START STORED DATA

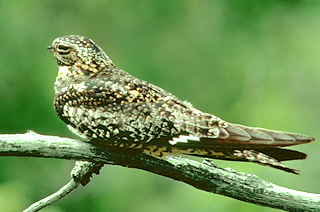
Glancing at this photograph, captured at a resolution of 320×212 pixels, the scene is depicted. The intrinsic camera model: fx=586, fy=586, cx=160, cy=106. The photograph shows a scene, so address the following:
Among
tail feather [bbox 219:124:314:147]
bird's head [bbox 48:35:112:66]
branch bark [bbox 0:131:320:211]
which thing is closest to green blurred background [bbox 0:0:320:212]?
bird's head [bbox 48:35:112:66]

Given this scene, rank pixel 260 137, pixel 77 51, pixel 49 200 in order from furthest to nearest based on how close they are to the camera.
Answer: pixel 77 51 < pixel 49 200 < pixel 260 137

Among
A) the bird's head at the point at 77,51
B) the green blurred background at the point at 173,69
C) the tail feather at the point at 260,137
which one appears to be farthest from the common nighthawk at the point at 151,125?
the green blurred background at the point at 173,69

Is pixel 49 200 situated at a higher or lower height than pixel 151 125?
lower

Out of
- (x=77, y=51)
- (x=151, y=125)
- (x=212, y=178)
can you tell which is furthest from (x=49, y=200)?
(x=77, y=51)

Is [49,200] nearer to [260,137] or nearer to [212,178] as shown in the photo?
[212,178]

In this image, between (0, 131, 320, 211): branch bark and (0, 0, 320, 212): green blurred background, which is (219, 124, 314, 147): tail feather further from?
(0, 0, 320, 212): green blurred background

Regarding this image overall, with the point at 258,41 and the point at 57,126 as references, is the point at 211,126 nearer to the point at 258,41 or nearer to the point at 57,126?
the point at 57,126

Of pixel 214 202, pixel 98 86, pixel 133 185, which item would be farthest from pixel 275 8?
pixel 98 86
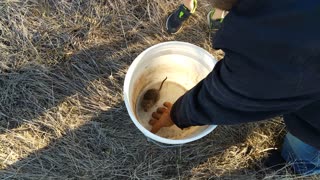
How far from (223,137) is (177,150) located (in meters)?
0.20

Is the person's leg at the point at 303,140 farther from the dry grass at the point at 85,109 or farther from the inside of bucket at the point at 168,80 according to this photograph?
the inside of bucket at the point at 168,80

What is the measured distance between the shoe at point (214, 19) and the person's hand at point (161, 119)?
1.31ft

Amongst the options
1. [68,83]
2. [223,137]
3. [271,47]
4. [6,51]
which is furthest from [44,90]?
[271,47]

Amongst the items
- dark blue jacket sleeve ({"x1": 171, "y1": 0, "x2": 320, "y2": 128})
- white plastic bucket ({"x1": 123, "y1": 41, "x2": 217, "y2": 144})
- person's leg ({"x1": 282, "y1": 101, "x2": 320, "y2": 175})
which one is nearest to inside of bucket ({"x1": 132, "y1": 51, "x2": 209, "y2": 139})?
white plastic bucket ({"x1": 123, "y1": 41, "x2": 217, "y2": 144})

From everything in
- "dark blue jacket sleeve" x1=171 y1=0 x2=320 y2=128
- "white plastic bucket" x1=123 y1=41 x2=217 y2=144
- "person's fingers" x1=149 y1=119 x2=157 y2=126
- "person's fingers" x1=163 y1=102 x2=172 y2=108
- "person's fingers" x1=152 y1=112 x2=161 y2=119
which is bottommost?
"person's fingers" x1=149 y1=119 x2=157 y2=126

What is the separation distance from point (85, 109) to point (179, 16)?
56 centimetres

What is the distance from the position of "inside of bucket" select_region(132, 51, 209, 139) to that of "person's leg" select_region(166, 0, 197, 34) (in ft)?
0.72

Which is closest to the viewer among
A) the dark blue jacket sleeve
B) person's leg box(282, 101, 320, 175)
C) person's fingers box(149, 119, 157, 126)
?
the dark blue jacket sleeve

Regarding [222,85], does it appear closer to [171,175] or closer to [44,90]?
[171,175]

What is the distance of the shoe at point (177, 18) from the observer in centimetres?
175

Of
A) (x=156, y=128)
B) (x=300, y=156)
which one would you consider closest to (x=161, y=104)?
(x=156, y=128)

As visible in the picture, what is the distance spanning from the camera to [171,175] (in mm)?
1639

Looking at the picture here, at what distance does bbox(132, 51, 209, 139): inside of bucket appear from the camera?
5.03 ft

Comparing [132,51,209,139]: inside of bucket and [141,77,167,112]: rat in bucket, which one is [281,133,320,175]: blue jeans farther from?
[141,77,167,112]: rat in bucket
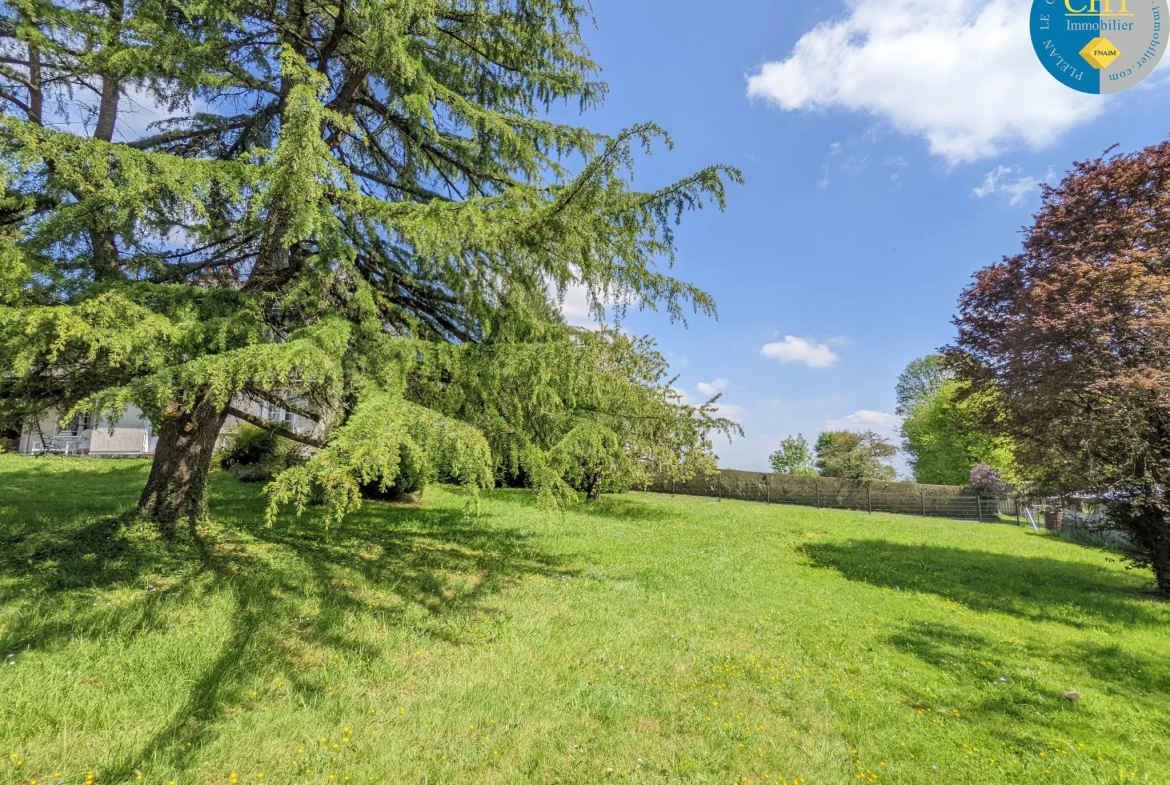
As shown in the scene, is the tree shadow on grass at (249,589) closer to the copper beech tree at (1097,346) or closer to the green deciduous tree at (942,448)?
the copper beech tree at (1097,346)

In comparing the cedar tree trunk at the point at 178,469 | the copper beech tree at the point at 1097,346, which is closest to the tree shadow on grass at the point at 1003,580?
the copper beech tree at the point at 1097,346

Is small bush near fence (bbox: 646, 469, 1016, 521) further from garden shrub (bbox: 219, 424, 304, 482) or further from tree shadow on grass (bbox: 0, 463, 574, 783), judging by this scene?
tree shadow on grass (bbox: 0, 463, 574, 783)

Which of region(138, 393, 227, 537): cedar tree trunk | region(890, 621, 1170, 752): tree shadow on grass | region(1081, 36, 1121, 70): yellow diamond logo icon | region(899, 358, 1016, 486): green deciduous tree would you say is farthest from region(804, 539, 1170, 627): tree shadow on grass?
region(899, 358, 1016, 486): green deciduous tree

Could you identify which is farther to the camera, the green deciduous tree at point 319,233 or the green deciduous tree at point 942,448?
the green deciduous tree at point 942,448

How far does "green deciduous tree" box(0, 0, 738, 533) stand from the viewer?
4598mm

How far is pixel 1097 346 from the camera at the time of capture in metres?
8.05

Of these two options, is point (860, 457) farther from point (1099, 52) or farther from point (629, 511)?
point (1099, 52)

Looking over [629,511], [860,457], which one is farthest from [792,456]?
[629,511]

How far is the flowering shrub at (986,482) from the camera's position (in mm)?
23506

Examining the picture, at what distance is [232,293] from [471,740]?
571 cm

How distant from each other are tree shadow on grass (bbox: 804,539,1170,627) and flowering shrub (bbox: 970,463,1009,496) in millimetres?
14025

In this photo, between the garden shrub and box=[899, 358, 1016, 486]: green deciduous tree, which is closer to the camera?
the garden shrub

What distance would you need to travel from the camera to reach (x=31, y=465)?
48.8 ft

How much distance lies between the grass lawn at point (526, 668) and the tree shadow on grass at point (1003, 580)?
0.10 m
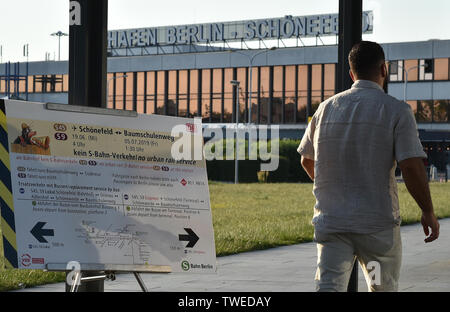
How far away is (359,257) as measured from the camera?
17.5 feet

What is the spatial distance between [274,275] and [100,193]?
5.15 meters

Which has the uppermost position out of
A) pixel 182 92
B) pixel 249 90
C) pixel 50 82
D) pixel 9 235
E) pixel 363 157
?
pixel 50 82

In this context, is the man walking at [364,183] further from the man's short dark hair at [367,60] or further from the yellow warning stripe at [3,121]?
the yellow warning stripe at [3,121]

END STORED DATA

**WHAT THE TASK REQUIRES:** Arrange every line of the listing above as a JSON list of strings, one string per line, with blank lines and the pictures omitted.

**IN RESPONSE:**
[
  "Glancing at this photograph, captured at a resolution of 320×212 pixels, the scene is depicted. The intrinsic camera model: fx=586, fy=586, cx=160, cy=106. The photograph shows a scene, so address the following:",
  "Among",
  "tail feather [bbox 219:124:314:147]",
  "bird's head [bbox 48:35:112:66]",
  "branch bark [bbox 0:131:320:211]",
  "which thing is closest to green blurred background [bbox 0:0:320:212]?",
  "bird's head [bbox 48:35:112:66]",
  "Given this scene, rank pixel 260 137, pixel 77 51, pixel 49 200 in order from furthest to nearest based on how close they are to the camera.",
  "Answer: pixel 77 51 < pixel 49 200 < pixel 260 137",
  "Among",
  "A) the bird's head at the point at 77,51",
  "B) the green blurred background at the point at 173,69",
  "C) the tail feather at the point at 260,137",
  "which one appears to be farthest from the common nighthawk at the point at 151,125?",
  "the green blurred background at the point at 173,69",
  "Is pixel 49 200 situated at a higher or lower height than pixel 151 125?",
  "lower",
  "Out of",
  "- (x=77, y=51)",
  "- (x=151, y=125)",
  "- (x=212, y=178)",
  "can you tell which is furthest from (x=49, y=200)?",
  "(x=77, y=51)",
  "Is [49,200] nearer to [260,137] or nearer to [212,178] as shown in the photo?",
  "[212,178]",
  "In this image, between (0, 131, 320, 211): branch bark and (0, 0, 320, 212): green blurred background, which is (219, 124, 314, 147): tail feather further from?",
  "(0, 0, 320, 212): green blurred background",
  "Regarding this image overall, with the point at 258,41 and the point at 57,126 as references, is the point at 211,126 nearer to the point at 258,41 or nearer to the point at 57,126?",
  "the point at 57,126",
  "Of pixel 214 202, pixel 98 86, pixel 133 185, which item would be farthest from pixel 275 8?",
  "pixel 98 86",
  "How far from (223,137) is (177,150) located (in meters)?",
  "0.20",
  "Is the person's leg at the point at 303,140 farther from the dry grass at the point at 85,109 or farther from the inside of bucket at the point at 168,80 according to this photograph?",
  "the inside of bucket at the point at 168,80",
  "What is the measured distance between the shoe at point (214, 19) and the person's hand at point (161, 119)?",
  "1.31ft",
  "Amongst the options",
  "1. [68,83]",
  "2. [223,137]",
  "3. [271,47]",
  "4. [6,51]",
  "which is furthest from [44,90]?",
  "[271,47]",
  "Amongst the items",
  "- dark blue jacket sleeve ({\"x1\": 171, \"y1\": 0, \"x2\": 320, \"y2\": 128})",
  "- white plastic bucket ({\"x1\": 123, \"y1\": 41, \"x2\": 217, \"y2\": 144})",
  "- person's leg ({\"x1\": 282, \"y1\": 101, \"x2\": 320, \"y2\": 175})",
  "which one is nearest to inside of bucket ({\"x1\": 132, \"y1\": 51, \"x2\": 209, \"y2\": 139})?",
  "white plastic bucket ({\"x1\": 123, \"y1\": 41, \"x2\": 217, \"y2\": 144})",
  "From everything in",
  "- \"dark blue jacket sleeve\" x1=171 y1=0 x2=320 y2=128",
  "- \"white plastic bucket\" x1=123 y1=41 x2=217 y2=144",
  "- \"person's fingers\" x1=149 y1=119 x2=157 y2=126",
  "- \"person's fingers\" x1=163 y1=102 x2=172 y2=108",
  "- \"person's fingers\" x1=152 y1=112 x2=161 y2=119",
  "which is bottommost?",
  "\"person's fingers\" x1=149 y1=119 x2=157 y2=126",
  "What is the separation distance from point (85, 109) to point (179, 16)?",
  "56 centimetres",
  "What is the distance from the position of \"inside of bucket\" select_region(132, 51, 209, 139) to that of \"person's leg\" select_region(166, 0, 197, 34) (in ft)?",
  "0.72",
  "Which is closest to the viewer among",
  "A) the dark blue jacket sleeve",
  "B) person's leg box(282, 101, 320, 175)",
  "C) person's fingers box(149, 119, 157, 126)",
  "?",
  "the dark blue jacket sleeve",
  "Regarding [222,85], does it appear closer to [171,175] or closer to [44,90]?",
  "[171,175]",
  "What is the distance of the shoe at point (177, 18) from the observer in centimetres?",
  "175",
  "Of",
  "A) (x=156, y=128)",
  "B) (x=300, y=156)",
  "which one would you consider closest to (x=161, y=104)?",
  "(x=156, y=128)",
  "As visible in the picture, what is the distance spanning from the camera to [171,175] (in mm)?",
  "1639",
  "Looking at the picture here, at what distance does bbox(132, 51, 209, 139): inside of bucket appear from the camera?",
  "5.03 ft",
  "Comparing [132,51,209,139]: inside of bucket and [141,77,167,112]: rat in bucket, which one is [281,133,320,175]: blue jeans farther from?",
  "[141,77,167,112]: rat in bucket",
  "As shown in the scene, is the tree shadow on grass at (249,589) closer to the copper beech tree at (1097,346) or closer to the green deciduous tree at (942,448)?",
  "the copper beech tree at (1097,346)",
  "In comparing the cedar tree trunk at the point at 178,469 | the copper beech tree at the point at 1097,346, which is closest to the tree shadow on grass at the point at 1003,580?",
  "the copper beech tree at the point at 1097,346",
  "Is small bush near fence (bbox: 646, 469, 1016, 521) further from garden shrub (bbox: 219, 424, 304, 482) or further from tree shadow on grass (bbox: 0, 463, 574, 783), judging by this scene?",
  "tree shadow on grass (bbox: 0, 463, 574, 783)",
  "Which of region(138, 393, 227, 537): cedar tree trunk | region(890, 621, 1170, 752): tree shadow on grass | region(1081, 36, 1121, 70): yellow diamond logo icon | region(899, 358, 1016, 486): green deciduous tree would you say is farthest from region(804, 539, 1170, 627): tree shadow on grass?",
  "region(899, 358, 1016, 486): green deciduous tree",
  "Could you identify which is farther to the camera, the green deciduous tree at point 319,233 or the green deciduous tree at point 942,448?",
  "the green deciduous tree at point 942,448",
  "How far does \"green deciduous tree\" box(0, 0, 738, 533) stand from the viewer?",
  "4598mm",
  "How far is pixel 1097 346 from the camera at the time of capture in metres?",
  "8.05",
  "Of these two options, is point (860, 457) farther from point (1099, 52) or farther from point (629, 511)?",
  "point (1099, 52)",
  "Looking over [629,511], [860,457], which one is farthest from [792,456]?",
  "[629,511]",
  "How far is the flowering shrub at (986,482) from the camera's position (in mm)?",
  "23506",
  "Examining the picture, at what distance is [232,293] from [471,740]?",
  "571 cm",
  "How distant from each other are tree shadow on grass (bbox: 804,539,1170,627) and flowering shrub (bbox: 970,463,1009,496) in millimetres?",
  "14025",
  "In this photo, between the garden shrub and box=[899, 358, 1016, 486]: green deciduous tree, which is closer to the camera?",
  "the garden shrub",
  "What distance would you need to travel from the camera to reach (x=31, y=465)?",
  "48.8 ft",
  "How much distance lies between the grass lawn at point (526, 668) and the tree shadow on grass at point (1003, 580)?",
  "0.10 m",
  "How far away is (359,257) as measured from the camera?",
  "17.5 feet",
  "What is the spatial distance between [274,275] and [100,193]?",
  "5.15 meters",
  "Which has the uppermost position out of",
  "A) pixel 182 92",
  "B) pixel 249 90",
  "C) pixel 50 82",
  "D) pixel 9 235",
  "E) pixel 363 157",
  "?",
  "pixel 50 82",
  "In this context, is the man walking at [364,183] further from the man's short dark hair at [367,60] or further from the yellow warning stripe at [3,121]?",
  "the yellow warning stripe at [3,121]"
]